▸ Required work: Could you copy every record below exactly, leaving out the pictures?

▸ The records:
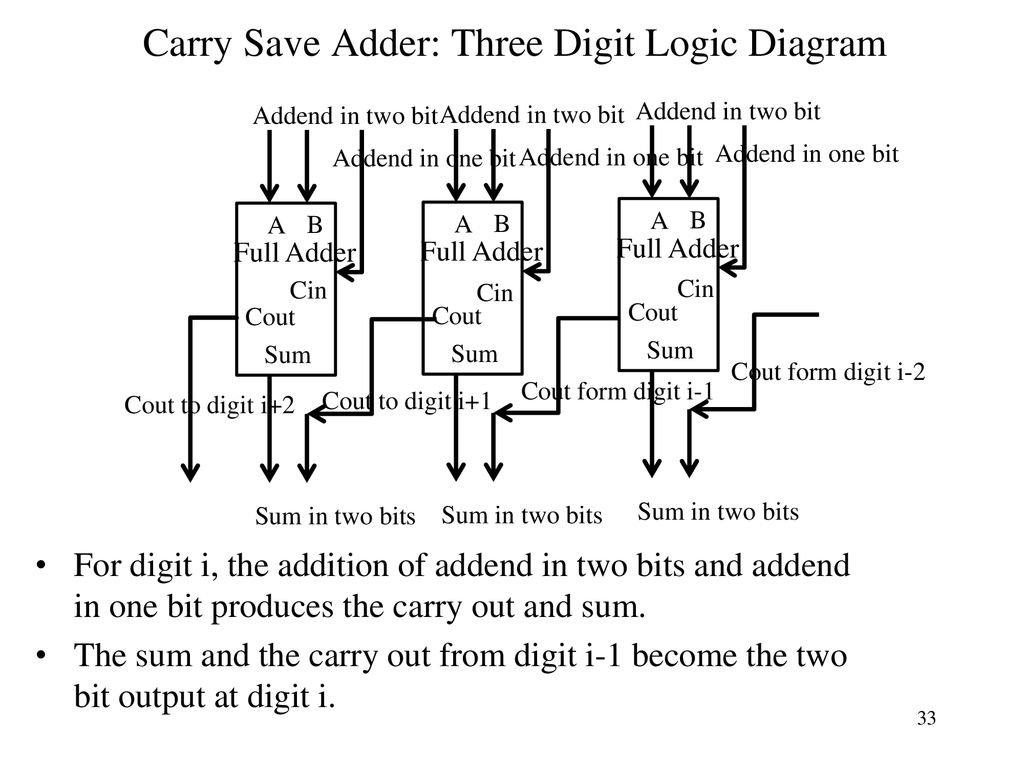 Cs 140 Lecture 14 Standard Combinational Modules Ppt Download Bit Right Shift Is Equivalent To Dividing By 2 Half Adder Full Carry Save Three Digit Logic Diagram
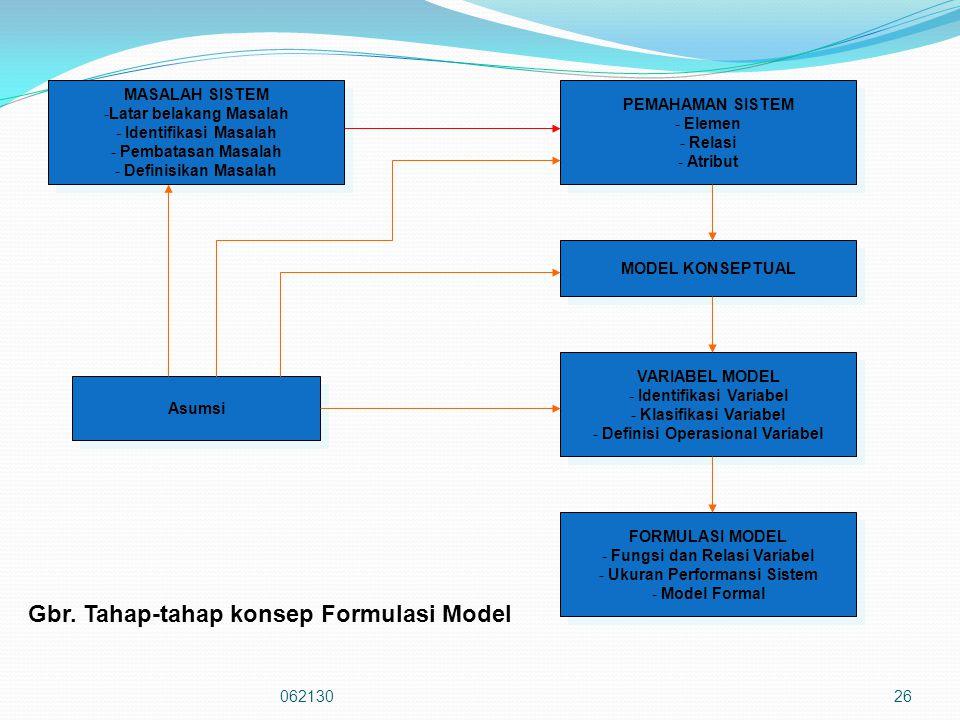 Gbr. Tahap-tahap konsep Formulasi Model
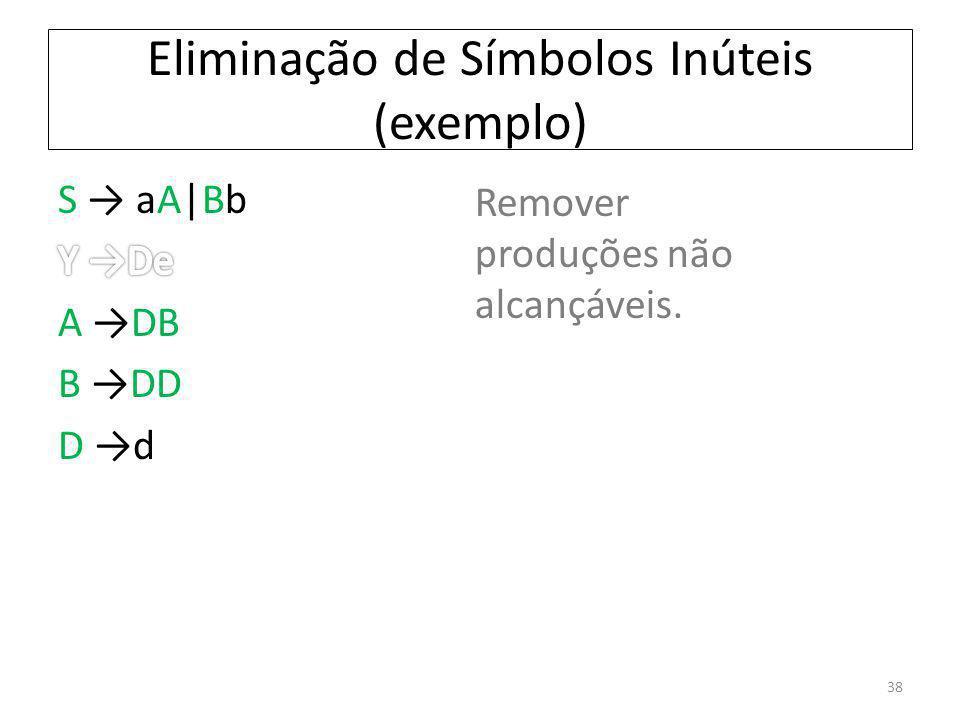 Eliminação de Símbolos Inúteis (exemplo) Remover produções não alcançáveis. 38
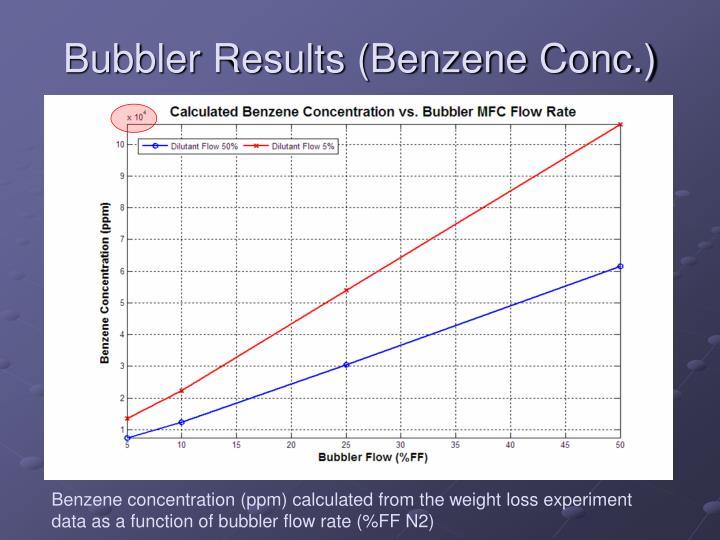 Bubbler Results (Benzene Conc.)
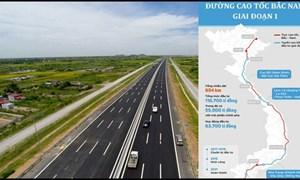 Sơ tuyển đấu thầu đường cao tốc Bắc-Nam: Tiêu chí thầu có quá cao?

▸ Task response:
 Cs 140 Lecture 14 Standard Combinational Modules Ppt Download Bit Right Shift Is Equivalent To Dividing By 2 Half Adder Full Carry Save Three Digit Logic Diagram
 Gbr. Tahap-tahap konsep Formulasi Model
 Eliminação de Símbolos Inúteis (exemplo) Remover produções não alcançáveis. 38
 Bubbler Results (Benzene Conc.)
 Sơ tuyển đấu thầu đường cao tốc Bắc-Nam: Tiêu chí thầu có quá cao?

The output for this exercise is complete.